§ **Material for this exercise**
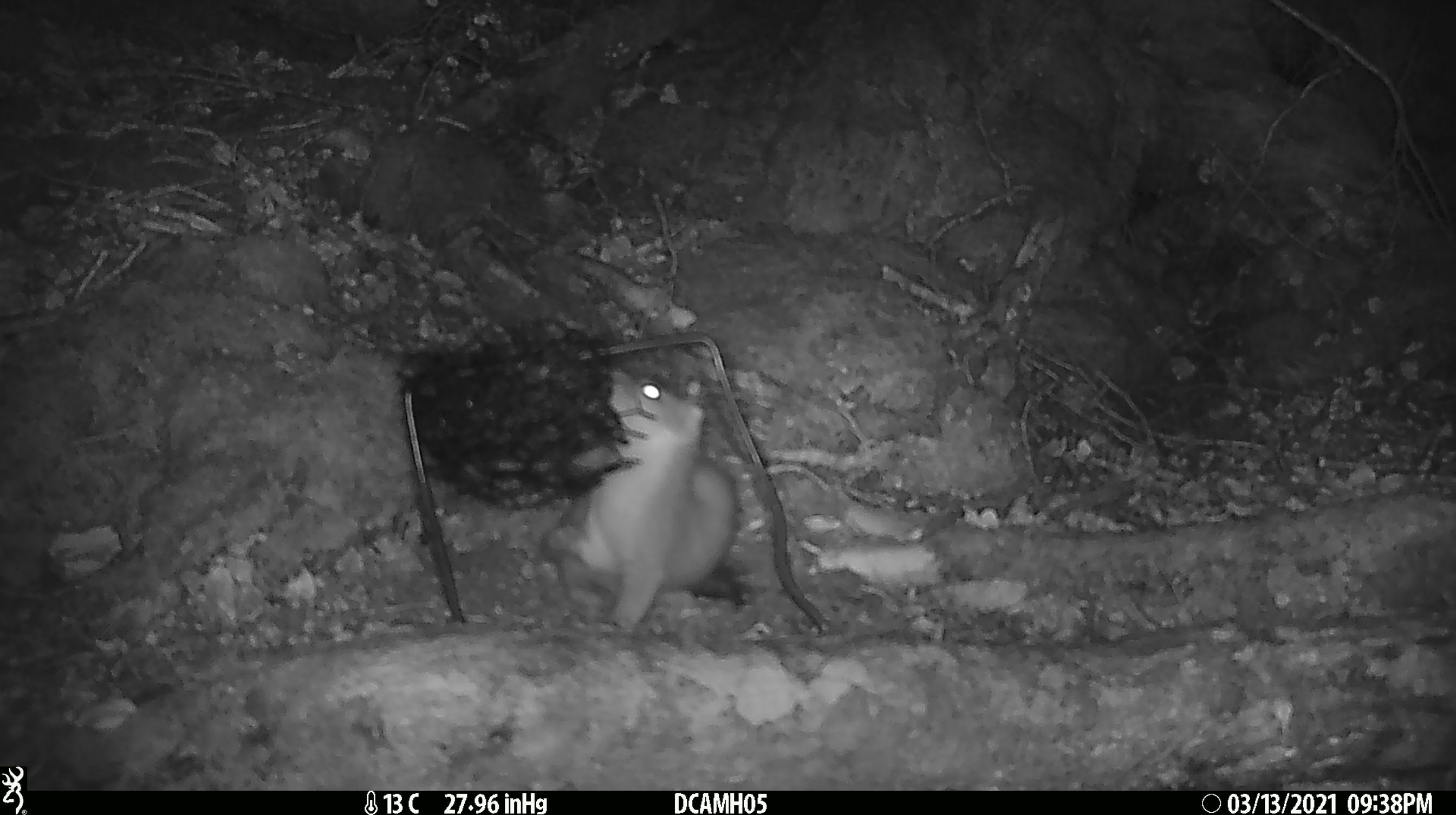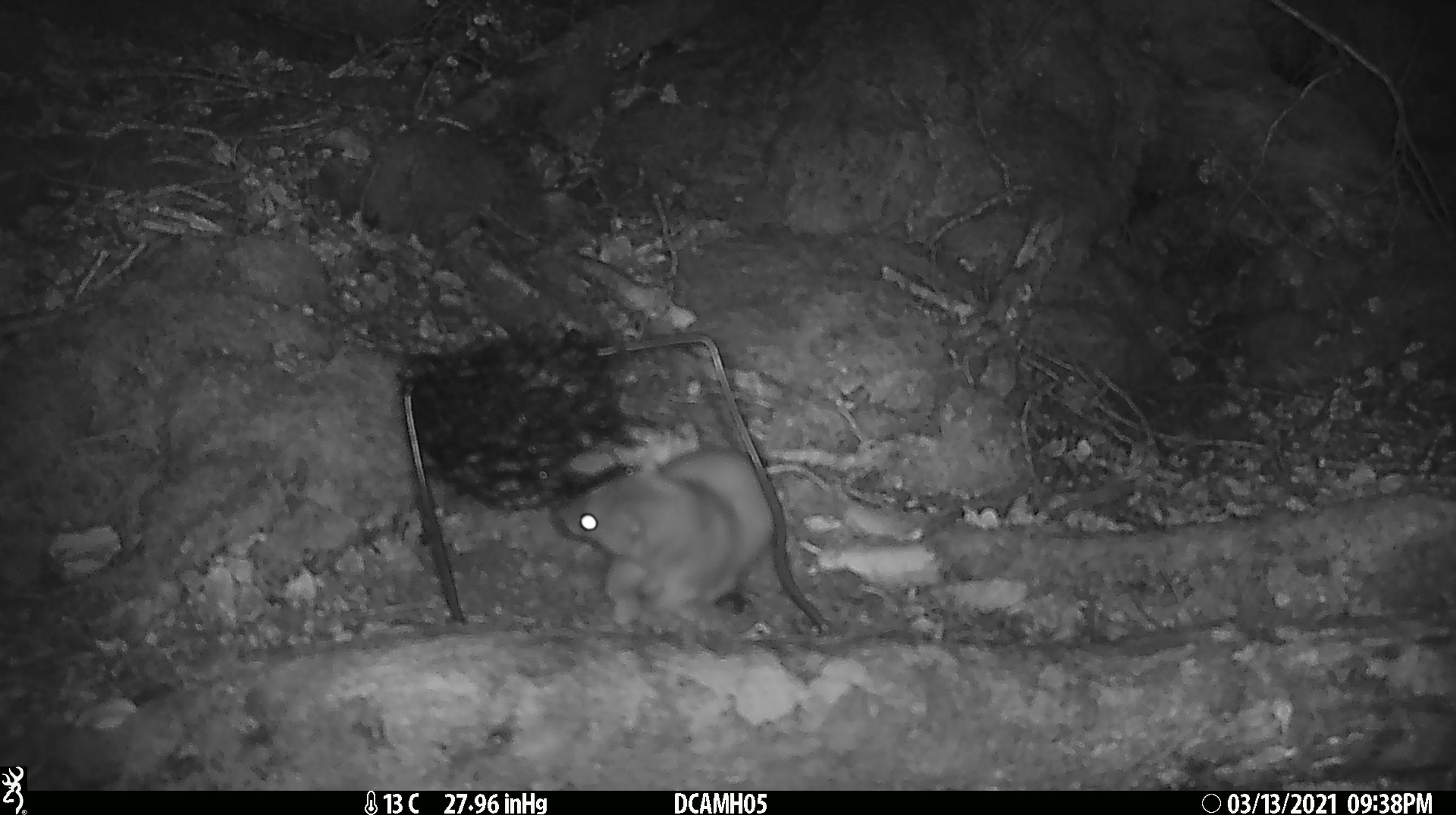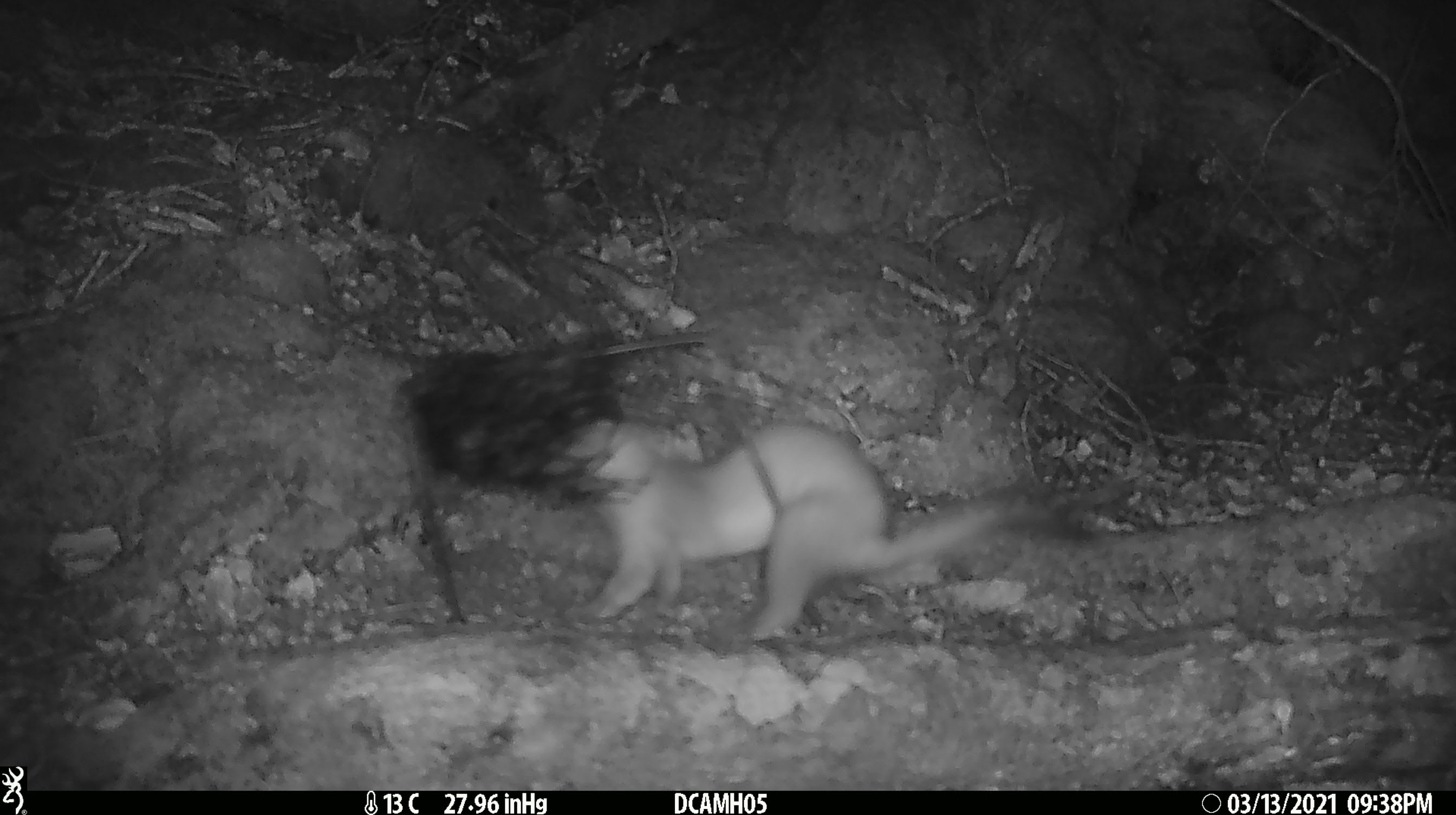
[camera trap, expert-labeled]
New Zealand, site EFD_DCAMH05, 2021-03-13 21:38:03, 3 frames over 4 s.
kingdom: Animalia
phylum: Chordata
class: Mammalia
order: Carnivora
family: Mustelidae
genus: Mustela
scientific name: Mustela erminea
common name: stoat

§ **Task instructions**
Copy exactly the lines from the one with "New Zealand, site" down to the last line of the records above, and leave out everything else.

§ **Expected answer**
New Zealand, site EFD_DCAMH05, 2021-03-13 21:38:03, 3 frames over 4 s.
kingdom: Animalia
phylum: Chordata
class: Mammalia
order: Carnivora
family: Mustelidae
genus: Mustela
scientific name: Mustela erminea
common name: stoat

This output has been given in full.